# Text excerpt
+---+

# Briggs & Stratton 20hp Vangurd v twin head



## SikaStag (Aug 7, 2009)

Hi
I have just purchased an Argo type 8 wheel vehicle that was manufactured in Scotland. 

When I unloaded the vehicle from my trailer and gave it a spin around the field it seemed to be lacking power, when I climbed a small slope with it, it started to belch out white smoke. 

The exhaust pipes are wrapped with a heat proof bandage, there was a lot of smoke coming from one of the bandages, I stripped it off and found that oil was leaking from the exhaust, I was also getting oil coming back through the carb, I checked the oil dip stick to see if it was too high which it was, roughly quarter an inch over full, I drained the engine and re filled to the correct setting, I started the engine after forgetting to replace the dipstick, to my surprise the oil was spluttering out where the dipstick goes, also coming from the flexi joint on the exhausts.

I now know there is excessive back pressure which has probably been caused by the engine being over filled with oil. my problem now is how do I know what is causing the problem, is it a seal that has blown or is it excessive wear on the rings.
I did check the compression in both cylinders which seemed to be ok, I have since read that the compression should be tested when turning the engine in reverse, is this the case?.
I would be very grateful for any help in finding out what's causing my problem.

Cheers


----------



## Madcat737 (Aug 2, 2009)

The oil pressure in the dip stick spout is normal. When the cap is on ,the crank case pressure is released thru the pvc and ported into the intake to be reburned. That valve could be stuck. Was the unit by any chance sitting on the trailer enigne nose down? If so what happens is oil runs into the exhaust valve stems and drains into the cylinders. The exhaust valve stems do not have seals on the due to heat. Have you tried runnning it for a while and see if it burns off?


----------



## SABL (Jul 4, 2008)

PVC (Positive Crankcase Ventilation) may very well be the cause. What is troubling is how excessive pressure is making it's way past the intake valve/s. 

You did not mention the manufacturer of the engine or the size, and number of cylinders. The age and hours would also be helpful. 

1/4" doesn't say much on the overfill of the oil......could be relevant on a small engine but I am inclined to believe the engine is of decent size if you are trying to turn 8 wheels. 

Give as much info as you can.....and keep your kilt away from the chain!!


----------



## SABL (Jul 4, 2008)

OOPS!!

I didn't catch the B&S Vangard....my bad.


----------



## SikaStag (Aug 7, 2009)

The trailer was a flat bed, nor tilting of engine part from going up a slope, in which case it would belch out white smoke, the oil in the engine was showing on the dip stick as having been newly replaced.
The machine is a Hillcat775, made by Scottrack here in Scotland, it starts first turn of the key with the choke pulled out, purrs away nicely.

What is the PVC?.
What about the oil coming up through the carb?.

No I haven't had it running for a while, Maximum time about 10 minutes, the throttle just seems to be not responding as it should, or should I say the engine is not responding to the throttle as it should.

The clock shows 1100 hours use, can not vouch for accuracy, purchased machine last Friday.

Cheers


----------



## Madcat737 (Aug 2, 2009)

+---+

# Material provided
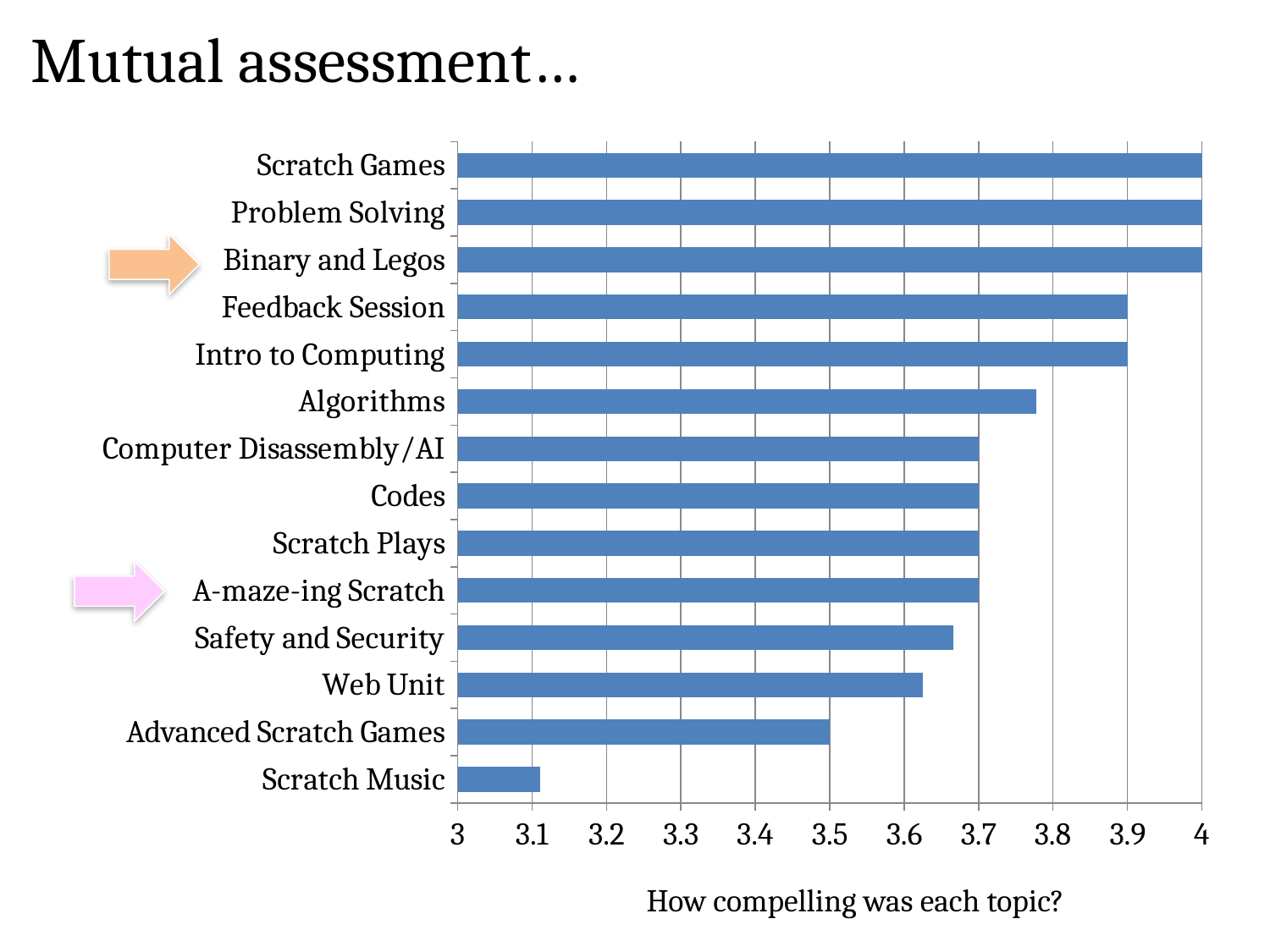
Is the value for Scratch Music greater or less than 3.2? less What is the value for Scratch Games? 4 What is the value for Feedback Session? 3.9 Is the value for Algorithms greater or less than 3.7? greater Which topic has the lowest value on the chart? Scratch Music What is the value for Codes? 3.7 How many topics are listed on the chart? 14 What is the x-axis label of the chart? How compelling was each topic? What is the difference between the value for Binary and Legos and the value for Advanced Scratch Games? 0.5 What kind of chart is shown on the slide? bar chart Which is larger, the value for Web Unit or the value for Advanced Scratch Games? Web Unit What is the value for Advanced Scratch Games? 3.5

+---+

Copy word for word the passage of the forum thread on the smoking Vanguard engine that begins at "You did not" and runs up to and including "from the chain!!".

# Exercise response
You did not mention the manufacturer of the engine or the size, and number of cylinders. The age and hours would also be helpful. 

1/4" doesn't say much on the overfill of the oil......could be relevant on a small engine but I am inclined to believe the engine is of decent size if you are trying to turn 8 wheels. 

Give as much info as you can.....and keep your kilt away from the chain!!